New Brexit secretary Dominic Raab has issued a raft of documents – which he says provides “practical and proportionate” guidance for British businesses to draw upon in the instance of the UK leaving the European Union without a negotiated deal in place.

There are now less than two months before the October EU summit, the meeting both parties had informally outlined as a deadline for a final settlement. But speaking at a news conference earlier last week, the head of the EU’s Brexit negotiations Michael Barnier conceded that this time-frame may now be unrealistic, citing the Irish border and future trading terms as ongoing issues of dispute.

“I’m not going to say (it will be) October,” he said. “A few days here or there…beginning of November…but not much later than that, certainly.”

If such eventuality were to occur, an as-yet unscheduled emergency EU summit would be required, in order for the agreement to be ratified ahead of the UK’s departure from the trading bloc on March 29 next year.

For his part, Raab was more confident of how talks would progress over the course of the next few weeks.

“If we have that ambition, that pragmatism and that energy on both sides, I’m confident we can reach that agreement by October,” he said.

Nevertheless, just two days later saw Raab’s office release 24 advisory documents – many of them highly technical – detailing how the government would regulate indvidual industries in the event of a no-deal Brexit scenario.

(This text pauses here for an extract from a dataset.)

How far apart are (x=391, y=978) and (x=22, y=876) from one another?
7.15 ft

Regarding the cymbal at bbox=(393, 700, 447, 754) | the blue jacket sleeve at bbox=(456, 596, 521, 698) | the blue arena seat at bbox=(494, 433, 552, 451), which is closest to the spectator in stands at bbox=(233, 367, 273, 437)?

Amongst the developments the government envisions with such an eventuality is an increase in the cost of credit card payments between the UK and EU countries, as well as increased customs checks on goods at ports of entry.

Raab has been keen to assure the public that a no-deal Brexit would merely create “potential short-term disruption,” but the contingency plans inevitably rattled some nerves. Within hours of their release, chancellor Phillip Hammond published a letter on the Treasury’s website – reiterating its analysis that a no-deal scenario would cause a 7.7 per cent contraction in the UK economy over the next fifteen years.

This in turn has caused controversy – with some of Hammond’s Conservative peers outraged by the letter. Yeovil MP and Conservative back-bencher Marcus Fysh dismissed it as “another instalment of dodgy project fear,” whilst fellow Tory parliamentarian Jacob Rees-Mogg laid on even more scorn.

“The naysayers in the Treasury have consistently wanted to paint a bleak picture because they are frightened of taking responsibility for managing the economy without the crutch of the EU,” he said.“It is a sign of their weakness.”